Mainstreeter Staff
As an entrepreneur, CEO and founder of her own integrated learning company, Nilufer Erdebil thrives on hunting out opportunities and seizing them wherever she finds them.
Back in 2020, the McNaughton Street homeowner had just wrapped up a series of public meetings to promote her company, Spring2 Innovation, when she was struck down by COVID. “I was doing a lot of speaking engagements. I was just around a lot of people, and it was before we fully understood how it was transmitted.”
But unperturbed by the illness, she used the downtime from work and the onset of the lockdown as an opportunity to write a book – two books, actually. One of them, Future Proofing by Design, Creating Better Services and Teams in the Public Sector Through Design Thinking, has now been published and is available at Singing Pebble Books, Octopus Books and on-line through Amazon. It focuses on thinking she developed in the provision of training and consulting advice to public servants employed mostly in the federal government.
“Actually, I started writing a different book at the start of the pandemic. I had initially wanted to write a book aimed at the private sector. So I did that, and I finished the book. I put it down for a little bit before going back to edit it. And something made me think that it probably wasn’t the first book that I should be publishing, even though I had already written it” she says. “I kept thinking that most of our clients are in the public sector, and we’ve already had such a big impact on them with our design thinking mindset and framework. Our company had just started an on-line platform focused on the public sector for self-led training during the pandemic, and I began to think how these materials could be put into a book format so that people could better understand how design thinking could be used in their organizations. So, that’s how I came up with a second book on design thinking, this one geared to the public sector.”
Erdebil described design thinking and innovation training in the following way in a recent interview with The Mainstreeter: “It’s basically helping people working in a business organization to understand the problems they confront from a people perspective, so that they can better articulate what it is that they’re trying to do. In most organizations, there’s a whole bunch of different problems happening all at the same time. And it’s really important to pick the one that’s going to have the most impact on the people that you’re trying to help. Our training is a really good way to get business teams aligned and better understanding the problem that they need to solve, so that it’s a lot easier to come up with solutions and opportunities to move forward,” she explained.
Erdebil was born in Istanbul, Turkey, and her parents emigrated to Canada when she was seven. She describes her shock when the family arrived at their new home – in Edmonton – in February! “Oh my goodness, I thought. I don’t remember ever seeing snow until we got to Edmonton, and all I could think at the time was: ‘What is going on here?'”
In her last year of high school, the family moved to Ontario when her father, an engineer, took on a position at the Bruce nuclear power plant. Shortly after settling into a new home in a new province, Erdebil was faced with another decision and a further move – this time, to Queen’s University in Kingston. “As soon as I looked into university, I really loved Queens,” she recalls. “The school had a great reputation, and it was on the water.
So that’s how I ended up choosing Queens.

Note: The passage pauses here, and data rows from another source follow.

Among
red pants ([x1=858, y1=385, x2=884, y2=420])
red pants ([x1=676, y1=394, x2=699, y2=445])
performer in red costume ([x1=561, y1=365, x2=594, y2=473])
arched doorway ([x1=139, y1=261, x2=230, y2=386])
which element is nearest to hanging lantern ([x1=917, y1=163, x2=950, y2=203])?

I studied electrical engineering there for my undergrad.”
What followed then were a few years of back and forth between Kingston and Ottawa, where she followed up her Engineering degree with an MBA from the University of Ottawa. By 1996, she had installed herself in Ottawa on a full-time basis. “I lived in Bell’s Corners for awhile and then in the Glebe for a number of years and discovered that I really loved being around the Canal.”
She explains that during her first years in Ottawa, she didn’t know that OOE existed. “I began looking for a home to buy and I found this community. I couldn’t believe how great the location was – close to the canal, close to the river and close to downtown. And there was a lot more space in between homes than in the Glebe. So, it just seemed like the perfect combination of small town feel while being close to everything. I’ve been here in Old Ottawa East since 2004, and I have no regrets with my choice.”
Oddly enough, her time spent in Kingston was one of the factors that eventually attracted her to Old Ottawa East. “It’s funny, I went to school in Kingston, and for me, Old Ottawa East has the same feeling that Kingston has – it’s beautiful, it has mature trees and there’s a community feel to it. And I’ve noticed that a number of people in this neighborhood had also gone to Queens. So I think there’s something that resonates about this area with people who enjoy feeling like they’re part of a community that has all these attractions and restaurants nearby. And if anything, I think the trend seems to be getting better and better. We have the footbridge, we’ve got some development on the commercial side and Greystone Village has totally changed things as well. I feel that as the City changes, this area becomes even more attractive,” she concludes.